━━ DOCUMENT SECTION

When it’s having fun — which is pretty much all the time these days — it’s the embodiment of chaos, a storm in cleats. But what happens when the typhoon that is the Wisconsin Badgers’ defense runs into a ship that won’t stinking budge?
Because if you’re looking for one of the main reasons why the scoreboard against Ohio State since 2012 says Urban Meyer 3, Badgers 0, start with this:
Bucky giveaways vs. the Buckeyes — 6
Bucky takeaways — 0
“I think they obviously have really good athletes that, one-on-one, they can win those (battles),” Wisconsin outside linebacker Garret Dooley told Land of 10. “So that’s something we can make sure that we do in this upcoming game. We have to win our one-on-ones and we just have to force them to be uncomfortable and to put in positions that they’re not used to in order to get those takeaways.”

━━━━
━━ MATERIAL PROVIDED

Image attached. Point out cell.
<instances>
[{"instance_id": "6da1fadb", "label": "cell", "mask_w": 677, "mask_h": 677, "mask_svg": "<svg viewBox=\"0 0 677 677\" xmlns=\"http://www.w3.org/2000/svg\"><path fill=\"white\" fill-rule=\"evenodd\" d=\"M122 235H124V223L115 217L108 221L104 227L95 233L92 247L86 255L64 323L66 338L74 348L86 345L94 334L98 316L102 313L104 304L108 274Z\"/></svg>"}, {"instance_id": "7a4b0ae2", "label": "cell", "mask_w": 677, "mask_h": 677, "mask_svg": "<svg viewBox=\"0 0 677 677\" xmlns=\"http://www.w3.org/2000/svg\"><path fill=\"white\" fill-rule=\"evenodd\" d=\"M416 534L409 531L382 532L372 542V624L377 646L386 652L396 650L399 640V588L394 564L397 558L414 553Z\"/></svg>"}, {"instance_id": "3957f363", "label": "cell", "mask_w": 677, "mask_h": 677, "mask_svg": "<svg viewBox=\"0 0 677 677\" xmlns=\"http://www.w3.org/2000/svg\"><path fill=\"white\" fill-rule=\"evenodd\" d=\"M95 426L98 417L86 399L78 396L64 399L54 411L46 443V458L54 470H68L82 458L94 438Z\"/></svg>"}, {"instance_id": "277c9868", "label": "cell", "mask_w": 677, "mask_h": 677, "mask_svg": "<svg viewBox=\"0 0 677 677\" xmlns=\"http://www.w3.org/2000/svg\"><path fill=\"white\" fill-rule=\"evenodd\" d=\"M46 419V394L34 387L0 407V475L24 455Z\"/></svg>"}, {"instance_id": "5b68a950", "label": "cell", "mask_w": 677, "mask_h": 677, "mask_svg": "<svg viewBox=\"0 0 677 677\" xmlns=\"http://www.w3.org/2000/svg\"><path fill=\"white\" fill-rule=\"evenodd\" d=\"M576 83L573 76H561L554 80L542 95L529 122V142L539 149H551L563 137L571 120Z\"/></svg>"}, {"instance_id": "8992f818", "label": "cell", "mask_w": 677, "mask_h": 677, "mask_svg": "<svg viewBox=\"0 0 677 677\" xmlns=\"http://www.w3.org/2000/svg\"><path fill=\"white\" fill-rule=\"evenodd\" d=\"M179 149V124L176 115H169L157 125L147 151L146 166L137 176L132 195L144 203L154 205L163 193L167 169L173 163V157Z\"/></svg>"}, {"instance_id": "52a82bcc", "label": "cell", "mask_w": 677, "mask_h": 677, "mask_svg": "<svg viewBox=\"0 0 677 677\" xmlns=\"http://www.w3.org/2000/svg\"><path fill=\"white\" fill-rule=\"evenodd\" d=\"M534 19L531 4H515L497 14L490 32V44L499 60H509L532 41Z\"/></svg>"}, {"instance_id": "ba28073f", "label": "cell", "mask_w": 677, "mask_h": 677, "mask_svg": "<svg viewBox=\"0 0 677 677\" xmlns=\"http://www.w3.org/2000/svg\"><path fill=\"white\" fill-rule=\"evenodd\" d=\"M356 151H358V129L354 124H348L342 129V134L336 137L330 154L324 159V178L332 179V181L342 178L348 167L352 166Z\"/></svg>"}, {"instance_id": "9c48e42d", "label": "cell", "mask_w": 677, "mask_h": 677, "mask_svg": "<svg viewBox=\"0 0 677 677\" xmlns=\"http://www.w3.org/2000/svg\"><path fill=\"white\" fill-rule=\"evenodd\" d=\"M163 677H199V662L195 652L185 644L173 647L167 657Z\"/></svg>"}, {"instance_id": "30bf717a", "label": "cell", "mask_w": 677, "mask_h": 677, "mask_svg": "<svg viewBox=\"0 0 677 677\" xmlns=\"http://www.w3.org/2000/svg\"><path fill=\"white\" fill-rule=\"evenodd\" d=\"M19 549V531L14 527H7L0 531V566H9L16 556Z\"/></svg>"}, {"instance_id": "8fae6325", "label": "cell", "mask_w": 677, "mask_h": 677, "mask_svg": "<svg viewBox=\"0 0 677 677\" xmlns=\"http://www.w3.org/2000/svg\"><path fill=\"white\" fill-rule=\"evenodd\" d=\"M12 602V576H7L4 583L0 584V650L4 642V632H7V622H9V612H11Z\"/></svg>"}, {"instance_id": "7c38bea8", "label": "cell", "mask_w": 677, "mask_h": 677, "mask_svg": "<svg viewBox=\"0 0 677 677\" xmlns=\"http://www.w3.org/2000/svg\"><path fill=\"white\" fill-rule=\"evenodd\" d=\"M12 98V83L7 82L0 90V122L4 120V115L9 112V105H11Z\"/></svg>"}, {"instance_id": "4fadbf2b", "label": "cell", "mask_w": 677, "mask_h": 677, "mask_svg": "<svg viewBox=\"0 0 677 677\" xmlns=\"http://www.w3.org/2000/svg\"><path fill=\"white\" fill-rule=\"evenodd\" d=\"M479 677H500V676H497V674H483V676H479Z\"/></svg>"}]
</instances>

━━━━

STATED PROBLEM: Reproduce the passage on the Wisconsin Badgers' defense against Ohio State word for word, from start to finish.

RESPONSE:
When it’s having fun — which is pretty much all the time these days — it’s the embodiment of chaos, a storm in cleats. But what happens when the typhoon that is the Wisconsin Badgers’ defense runs into a ship that won’t stinking budge?
Because if you’re looking for one of the main reasons why the scoreboard against Ohio State since 2012 says Urban Meyer 3, Badgers 0, start with this:
Bucky giveaways vs. the Buckeyes — 6
Bucky takeaways — 0
“I think they obviously have really good athletes that, one-on-one, they can win those (battles),” Wisconsin outside linebacker Garret Dooley told Land of 10. “So that’s something we can make sure that we do in this upcoming game. We have to win our one-on-ones and we just have to force them to be uncomfortable and to put in positions that they’re not used to in order to get those takeaways.”